Intercontinental rugby league match

The 2013 World Club Challenge (PROBIZ World Club Challenge for sponsorship purposes) was the fourteenth consecutive annual World Club Challenge and was contested by Super League XVII champions, Leeds Rhinos and 2012 NRL Premiers, the Melbourne Storm. It took place on Friday 22 February at 8pm GMT (Saturday 23 February 7:00am AEDST). Melbourne prevailed after a hard-fought contest 18-14.

==Background==
2013's match was third time ever that these two clubs have played each other, with Leeds having won the 2008 World Club Challenge, and Melbourne winning, and subsequently being stripped of, the 2010 World Club Challenge title.

On 19 February the World Club Challenge was officially announced as a sellout with all 20,400 tickets sold.
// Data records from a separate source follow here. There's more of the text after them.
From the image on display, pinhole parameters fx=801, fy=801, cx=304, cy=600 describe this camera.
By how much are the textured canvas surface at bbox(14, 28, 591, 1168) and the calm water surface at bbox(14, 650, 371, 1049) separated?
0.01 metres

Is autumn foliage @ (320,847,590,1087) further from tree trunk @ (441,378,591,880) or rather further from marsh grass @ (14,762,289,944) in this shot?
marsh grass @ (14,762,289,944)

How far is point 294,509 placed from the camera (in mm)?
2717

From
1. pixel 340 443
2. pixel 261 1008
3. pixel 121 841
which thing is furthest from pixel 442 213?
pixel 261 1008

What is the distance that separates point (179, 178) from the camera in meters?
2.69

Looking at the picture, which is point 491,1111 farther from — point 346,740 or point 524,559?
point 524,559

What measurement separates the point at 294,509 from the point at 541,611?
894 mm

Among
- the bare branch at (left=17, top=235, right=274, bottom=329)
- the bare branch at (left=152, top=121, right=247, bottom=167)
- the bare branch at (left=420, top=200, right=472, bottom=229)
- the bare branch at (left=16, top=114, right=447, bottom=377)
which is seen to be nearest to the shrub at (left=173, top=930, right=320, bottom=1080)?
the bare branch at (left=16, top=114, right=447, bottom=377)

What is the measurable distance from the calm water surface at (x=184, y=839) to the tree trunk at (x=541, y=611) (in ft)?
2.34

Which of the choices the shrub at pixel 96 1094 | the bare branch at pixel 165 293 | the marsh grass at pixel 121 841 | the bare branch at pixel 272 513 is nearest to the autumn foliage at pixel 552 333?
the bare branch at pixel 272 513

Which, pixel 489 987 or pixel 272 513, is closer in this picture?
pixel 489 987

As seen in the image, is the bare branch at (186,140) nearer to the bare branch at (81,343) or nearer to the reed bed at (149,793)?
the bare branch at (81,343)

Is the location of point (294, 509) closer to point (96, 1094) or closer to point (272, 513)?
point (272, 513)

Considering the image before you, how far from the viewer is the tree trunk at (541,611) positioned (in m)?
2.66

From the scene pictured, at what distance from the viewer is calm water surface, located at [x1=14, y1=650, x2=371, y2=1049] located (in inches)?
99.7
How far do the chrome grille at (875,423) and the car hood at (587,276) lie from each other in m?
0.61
In addition the referees for the match were also announced, with Ben Thaler to take charge of the game.

===Leeds Rhinos===

Leeds finished Super League XVII's regular season in 5th place and went on to defeat 2nd-placed Warrington Wolves 26-18 in the grand final, qualifying the Rhinos for their second World Club Challenge in succession and 6th overall.

===Melbourne Storm===

The Storm finished the 2012 NRL season in 2nd place and went on to defeat the 1st-placed Canterbury-Bankstown Bulldogs 14 - 4 in the grand final, qualifying Melbourne for their fourth World Club Challenge, and first since 2010.
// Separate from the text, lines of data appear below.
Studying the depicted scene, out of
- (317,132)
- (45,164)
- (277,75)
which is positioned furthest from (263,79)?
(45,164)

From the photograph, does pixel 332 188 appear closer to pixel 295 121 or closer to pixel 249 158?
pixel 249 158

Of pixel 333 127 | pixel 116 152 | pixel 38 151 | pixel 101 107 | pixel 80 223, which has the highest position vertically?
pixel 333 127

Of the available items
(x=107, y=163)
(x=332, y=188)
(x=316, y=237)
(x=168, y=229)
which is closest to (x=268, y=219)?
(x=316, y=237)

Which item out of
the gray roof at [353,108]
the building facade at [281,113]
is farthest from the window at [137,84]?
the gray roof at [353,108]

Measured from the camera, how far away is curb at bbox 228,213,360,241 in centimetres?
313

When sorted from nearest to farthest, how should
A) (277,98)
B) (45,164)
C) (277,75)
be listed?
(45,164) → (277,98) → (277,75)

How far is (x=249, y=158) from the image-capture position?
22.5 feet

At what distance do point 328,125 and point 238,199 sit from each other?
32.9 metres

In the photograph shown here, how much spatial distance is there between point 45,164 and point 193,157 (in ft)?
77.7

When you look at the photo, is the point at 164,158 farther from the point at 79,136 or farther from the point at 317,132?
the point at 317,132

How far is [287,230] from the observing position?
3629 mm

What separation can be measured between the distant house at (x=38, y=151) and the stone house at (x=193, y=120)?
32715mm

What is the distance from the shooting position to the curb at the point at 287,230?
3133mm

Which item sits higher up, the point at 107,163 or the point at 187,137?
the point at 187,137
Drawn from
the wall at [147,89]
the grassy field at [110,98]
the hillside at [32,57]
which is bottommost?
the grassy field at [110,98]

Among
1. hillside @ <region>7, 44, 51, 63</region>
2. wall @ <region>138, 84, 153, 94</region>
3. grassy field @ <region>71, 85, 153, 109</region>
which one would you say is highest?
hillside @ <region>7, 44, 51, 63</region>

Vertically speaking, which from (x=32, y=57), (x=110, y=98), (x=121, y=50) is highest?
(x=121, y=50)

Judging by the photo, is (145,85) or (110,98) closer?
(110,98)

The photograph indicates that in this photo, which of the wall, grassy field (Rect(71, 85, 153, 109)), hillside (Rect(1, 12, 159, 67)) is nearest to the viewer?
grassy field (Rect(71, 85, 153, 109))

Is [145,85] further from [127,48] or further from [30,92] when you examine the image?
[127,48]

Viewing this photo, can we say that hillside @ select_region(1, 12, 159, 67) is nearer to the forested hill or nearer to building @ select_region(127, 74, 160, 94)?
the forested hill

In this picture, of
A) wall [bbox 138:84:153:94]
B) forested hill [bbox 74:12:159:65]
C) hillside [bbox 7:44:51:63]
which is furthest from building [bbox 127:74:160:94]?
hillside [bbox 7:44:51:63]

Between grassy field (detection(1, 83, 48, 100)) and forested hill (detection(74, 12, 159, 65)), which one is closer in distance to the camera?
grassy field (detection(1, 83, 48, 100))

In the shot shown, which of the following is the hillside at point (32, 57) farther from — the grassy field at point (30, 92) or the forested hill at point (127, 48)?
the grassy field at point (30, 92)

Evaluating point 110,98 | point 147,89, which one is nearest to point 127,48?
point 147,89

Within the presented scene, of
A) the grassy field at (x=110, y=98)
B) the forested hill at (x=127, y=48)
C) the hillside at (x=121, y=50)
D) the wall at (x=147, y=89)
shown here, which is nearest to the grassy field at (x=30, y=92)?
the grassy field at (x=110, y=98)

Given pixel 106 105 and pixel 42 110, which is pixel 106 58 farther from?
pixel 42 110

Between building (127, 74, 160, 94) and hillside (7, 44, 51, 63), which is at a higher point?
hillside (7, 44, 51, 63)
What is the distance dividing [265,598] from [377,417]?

The Storm unveiled their special one-off jersey designed especially for the World Cup Challenge in December 2012 The design resembles the club’s away jersey with its predominantly white body but also includes the iconic purple V' that continues to represent the club’s Victorian heritage.
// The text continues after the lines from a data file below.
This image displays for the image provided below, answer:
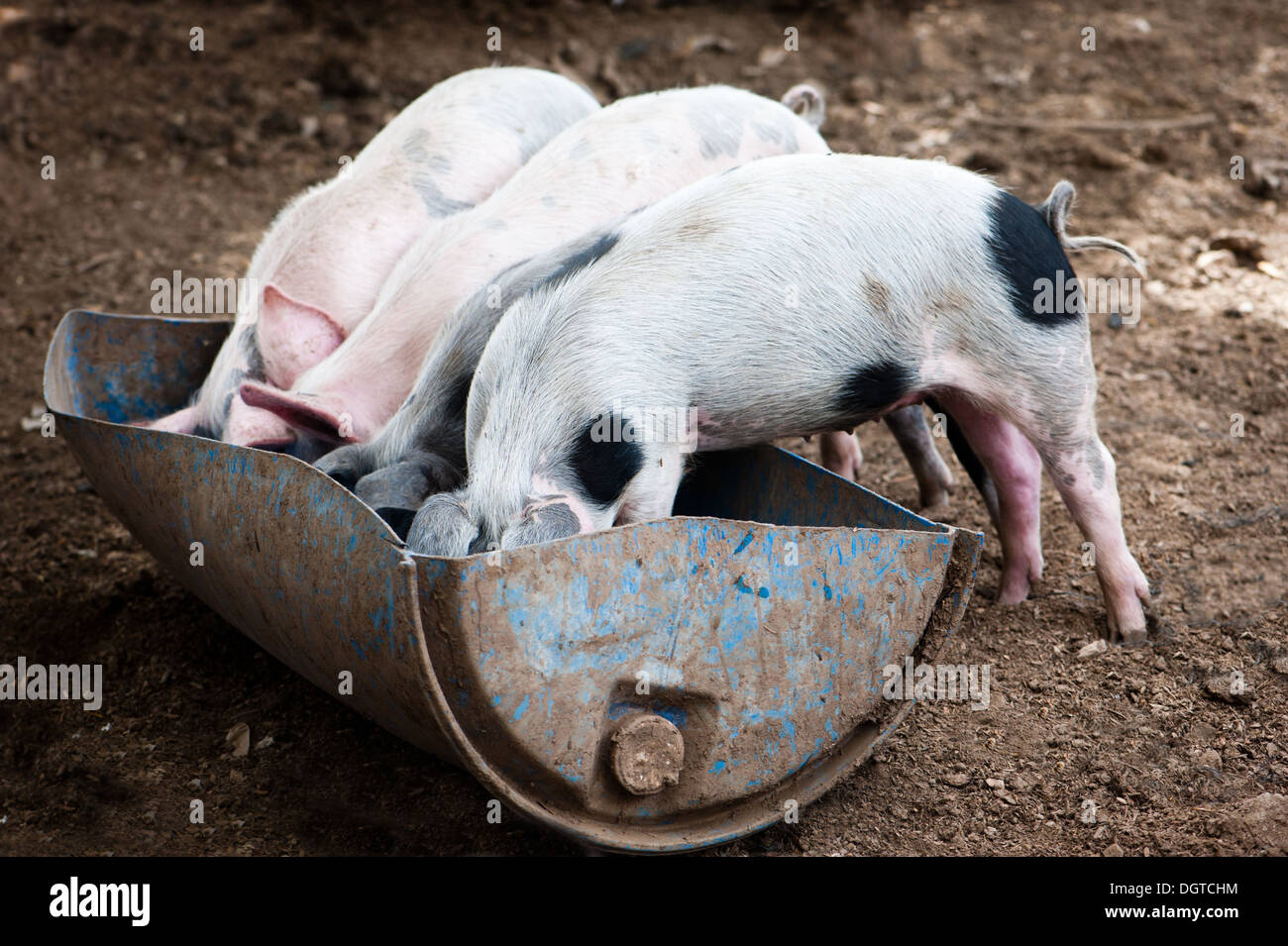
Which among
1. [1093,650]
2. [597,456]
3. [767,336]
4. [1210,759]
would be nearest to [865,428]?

On 10 February 2013, the Melbourne Storm announced the 21-man Squad that will make the trip to London for the World Club Challenge, the team is as follows: Kenny Bromwich, Jesse Bromwich, Will Chambers, Cooper Cronk, Brett Finch, Mahe Fonua, Ben Hampton, Tohu Harris, Ryan Hinchcliffe, Ryan Hoffman, Junior Moors, Bryan Norrie, Justin O’Neill, Jason Ryles, Junior Sa’u, Lagi Setu, Billy Slater, Cameron Smith (capt), Siosaia Vave, Sisa Waqa, Gareth Widdop.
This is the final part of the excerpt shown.